» YOUR TASK: Please continue the mailing-list message below about Coccinelle and the coccicheck.py script, picking up after its last line.

» SUPPLIED TEXT:
=== Section Start ===
Quick Links

Re: Coccinelle for PostgreSQL development [1/N]: coccicheck.py

From:	Mats Kindahl <mats(dot)kindahl(at)gmail(dot)com>
To:	Bertrand Drouvot <bertranddrouvot(dot)pg(at)gmail(dot)com>
Cc:	pgsql-hackers(at)lists(dot)postgresql(dot)org
Subject:	Re: Coccinelle for PostgreSQL development [1/N]: coccicheck.py
Date:	2025-11-04 09:31:31
Message-ID:	fe34a709-1a5a-449c-8da6-3189d1ac445c@gmail.com
Views:	Whole Thread \| Raw Message \| Download mbox \| Resend email
Thread:
Lists:	pgsql-hackers

On 11/3/25 10:55, Bertrand Drouvot wrote:
> Hi,
>
> On Thu, Oct 30, 2025 at 02:32:45PM +0100, Mats Kindahl wrote:
>> Hi all,
>>
>> Here is an updated set of patches based on the latest HEAD of PostgreSQL.
> Thanks for those patches and the initiative! Sorry to be late, I started
> to look at Coccinelle "for PostgreSQL" in [1] (to ensure some macros are used)
> and saw this thread.

Hi Bertrand and thank you for the comments.

> I did not look at the patches in detail, but sharing some thoughts.
>
> I agree that Coccinelle could be/is useful in relation to PostgreSQL development,
> but I think that we'd need to determine why it would useful to add the
> coccicheck.py script and the new dependencies in autoconf/meson.
>
> Coming back to your points and thinking if it could be used as a tool or integrated
> into the build system:
>
> 1) Identify and correct bugs in the source code both during development and
> review
>
> I agree that makes sense here. Having some bugs detected "automatically" would
> be great.
>
> 2) Make large-scale changes to the source tree to improve the code based on
> new insights
>
> I'm not sure we need to introduce coccicheck.py and add dependencies in
> autoconf/meson for this. The developer would need to know that he could use
> the Coccinelle and if he already knows then nothing prevents him from using it
> in his development tool box.
=== Section End ===
» THE DATA:
=== Section Start ===
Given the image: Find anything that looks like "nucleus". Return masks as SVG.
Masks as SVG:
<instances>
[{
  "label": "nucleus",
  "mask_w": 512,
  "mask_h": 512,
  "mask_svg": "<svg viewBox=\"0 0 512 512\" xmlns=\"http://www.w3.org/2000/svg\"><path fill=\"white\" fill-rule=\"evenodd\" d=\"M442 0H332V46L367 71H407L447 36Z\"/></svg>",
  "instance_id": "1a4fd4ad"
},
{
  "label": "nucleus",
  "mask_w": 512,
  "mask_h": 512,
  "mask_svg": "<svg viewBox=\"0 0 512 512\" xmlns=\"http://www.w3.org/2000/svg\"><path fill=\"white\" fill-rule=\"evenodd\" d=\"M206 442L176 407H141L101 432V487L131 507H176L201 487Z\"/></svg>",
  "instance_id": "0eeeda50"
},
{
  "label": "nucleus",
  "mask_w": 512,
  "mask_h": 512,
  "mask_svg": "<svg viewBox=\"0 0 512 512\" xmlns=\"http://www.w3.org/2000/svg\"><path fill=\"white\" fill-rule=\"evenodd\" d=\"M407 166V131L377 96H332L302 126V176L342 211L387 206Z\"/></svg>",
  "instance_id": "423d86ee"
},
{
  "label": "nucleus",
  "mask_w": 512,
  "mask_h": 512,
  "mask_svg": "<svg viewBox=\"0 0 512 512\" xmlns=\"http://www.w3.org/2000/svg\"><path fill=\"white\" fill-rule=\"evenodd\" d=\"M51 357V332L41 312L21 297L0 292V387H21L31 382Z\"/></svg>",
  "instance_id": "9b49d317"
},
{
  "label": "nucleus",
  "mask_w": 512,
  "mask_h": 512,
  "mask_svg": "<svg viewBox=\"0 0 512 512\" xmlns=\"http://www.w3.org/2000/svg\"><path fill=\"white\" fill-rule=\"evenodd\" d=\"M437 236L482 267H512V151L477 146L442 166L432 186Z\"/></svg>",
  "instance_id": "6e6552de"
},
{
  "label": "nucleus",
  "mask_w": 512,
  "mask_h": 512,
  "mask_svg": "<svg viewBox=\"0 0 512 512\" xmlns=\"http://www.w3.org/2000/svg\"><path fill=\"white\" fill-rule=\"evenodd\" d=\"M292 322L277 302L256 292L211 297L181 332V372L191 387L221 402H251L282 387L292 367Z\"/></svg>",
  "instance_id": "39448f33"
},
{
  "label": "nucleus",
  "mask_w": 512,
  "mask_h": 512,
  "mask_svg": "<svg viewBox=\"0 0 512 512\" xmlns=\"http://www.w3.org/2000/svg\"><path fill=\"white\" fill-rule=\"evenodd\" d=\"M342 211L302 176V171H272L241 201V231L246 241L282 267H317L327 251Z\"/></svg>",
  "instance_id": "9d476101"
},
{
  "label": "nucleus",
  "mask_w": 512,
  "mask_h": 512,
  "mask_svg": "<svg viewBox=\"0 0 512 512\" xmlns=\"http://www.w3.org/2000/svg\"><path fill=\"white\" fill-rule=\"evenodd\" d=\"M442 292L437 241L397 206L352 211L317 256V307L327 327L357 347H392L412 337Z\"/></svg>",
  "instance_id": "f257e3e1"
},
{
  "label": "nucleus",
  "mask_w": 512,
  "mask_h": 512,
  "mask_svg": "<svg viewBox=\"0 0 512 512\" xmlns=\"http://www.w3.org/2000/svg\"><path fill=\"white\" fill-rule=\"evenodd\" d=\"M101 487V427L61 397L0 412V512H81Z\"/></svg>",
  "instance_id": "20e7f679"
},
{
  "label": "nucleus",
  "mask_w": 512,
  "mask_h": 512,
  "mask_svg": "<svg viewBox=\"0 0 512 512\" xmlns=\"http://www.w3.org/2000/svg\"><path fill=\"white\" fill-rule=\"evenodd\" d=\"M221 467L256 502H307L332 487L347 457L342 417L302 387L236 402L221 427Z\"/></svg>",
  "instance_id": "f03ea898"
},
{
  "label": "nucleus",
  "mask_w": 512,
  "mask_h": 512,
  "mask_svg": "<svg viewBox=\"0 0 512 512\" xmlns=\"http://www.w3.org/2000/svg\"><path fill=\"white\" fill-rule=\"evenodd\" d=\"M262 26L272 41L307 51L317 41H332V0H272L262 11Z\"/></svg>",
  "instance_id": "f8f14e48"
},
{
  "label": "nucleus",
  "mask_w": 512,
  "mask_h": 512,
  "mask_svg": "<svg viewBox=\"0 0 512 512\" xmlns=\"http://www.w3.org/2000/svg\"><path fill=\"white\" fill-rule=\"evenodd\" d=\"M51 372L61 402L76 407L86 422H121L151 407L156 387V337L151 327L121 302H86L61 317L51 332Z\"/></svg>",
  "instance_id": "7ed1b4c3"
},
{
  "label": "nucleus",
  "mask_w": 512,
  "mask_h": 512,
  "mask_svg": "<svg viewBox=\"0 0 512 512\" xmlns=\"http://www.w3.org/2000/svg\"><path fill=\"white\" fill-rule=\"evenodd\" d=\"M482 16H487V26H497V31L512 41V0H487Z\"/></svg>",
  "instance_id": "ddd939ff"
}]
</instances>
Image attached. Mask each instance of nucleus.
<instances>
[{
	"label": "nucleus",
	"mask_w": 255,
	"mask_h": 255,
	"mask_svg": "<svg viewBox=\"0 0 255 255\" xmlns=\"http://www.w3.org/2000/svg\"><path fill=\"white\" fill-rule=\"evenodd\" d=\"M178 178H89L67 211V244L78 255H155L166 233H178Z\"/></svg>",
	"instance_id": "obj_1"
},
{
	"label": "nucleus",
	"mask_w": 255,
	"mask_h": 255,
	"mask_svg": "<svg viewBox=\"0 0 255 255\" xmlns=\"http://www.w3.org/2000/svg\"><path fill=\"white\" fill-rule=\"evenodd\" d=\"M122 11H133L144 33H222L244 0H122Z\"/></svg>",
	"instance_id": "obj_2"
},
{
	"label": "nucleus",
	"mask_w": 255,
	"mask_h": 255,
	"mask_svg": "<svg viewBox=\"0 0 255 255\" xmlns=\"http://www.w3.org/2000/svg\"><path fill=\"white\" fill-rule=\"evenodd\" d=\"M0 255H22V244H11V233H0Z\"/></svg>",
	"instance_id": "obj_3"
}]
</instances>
=== Section End ===
» ANSWER SPACE:
>
> 3) Encode and enforce APIs by ensuring that function calls are used
> correctly
>
> Same as 2) That said we could also imagine running yearly checks automatically
> too using coccicheck.py.
>
> 4) Use improved coding patterns for more efficient code
>
> Same as 3) from my point of view.
>
> 5) Allow extensions to automatically update code for later PostgreSQL
> versions
>
> Same as 2) from my point of view.
>
> So, I think that the current proposal (i.e build system integration) is a good
> fit for 1), less so for 3) and 4) and not necessarily needed for 2) and 5).
>
> The proposal will add new dependencies (as Michael stated up-thread) and introduce
> a new language (SmPL) that folks would need to be comfortable with to review
> the .cocci scripts.
>
> I don't have an answer to it but I think that the main question is: Should we
> integrate this into the build system, or just document it as an optional
> developer tool (wiki or such and provide .cocci scripts example)?

All of these are good points. My main reason for proposing this is that
I think that using Coccinelle more systematically would improve the
quality of the code and make it easier to maintain. The build system
changes and the coccicheck.py script is a proposal for how to make this
happen, but I realize there are alternative ways as well as tradeoffs to
be made (e.g., is the extra maintenance burden worth the improvement in
quality?)

I think there are three issues here:

1. Shall the semantic patches be in the source tree?
2. Shall we use the coccicheck.py script?
3. Shall we support this in the build system, that is, meson and automake?

Putting the coccicheck.py script aside for a short while, I think there
is value in keeping the semantic patches in the source tree rather than
adding them to a wiki for the following reasons:

It makes it easy for reviewers to check that the code reviewed follows
"best practices" (of course, assuming that the .cocci scripts represent
"best practices") instead of having to download and run these scripts
from another source. Having them on a separate page would reduce the
value since it makes it more difficult to use.

If they are part of the repository the .cocci scripts will be maintained
and updated to match the code in the source tree. If they are on a
separate wiki page, or a different repository, they are likely to be
version dependent and code might change so that they are not relevant
any more, which makes it more difficult to use them for reviewing and
checking code since that would also require updating them to match the
new code before applying them.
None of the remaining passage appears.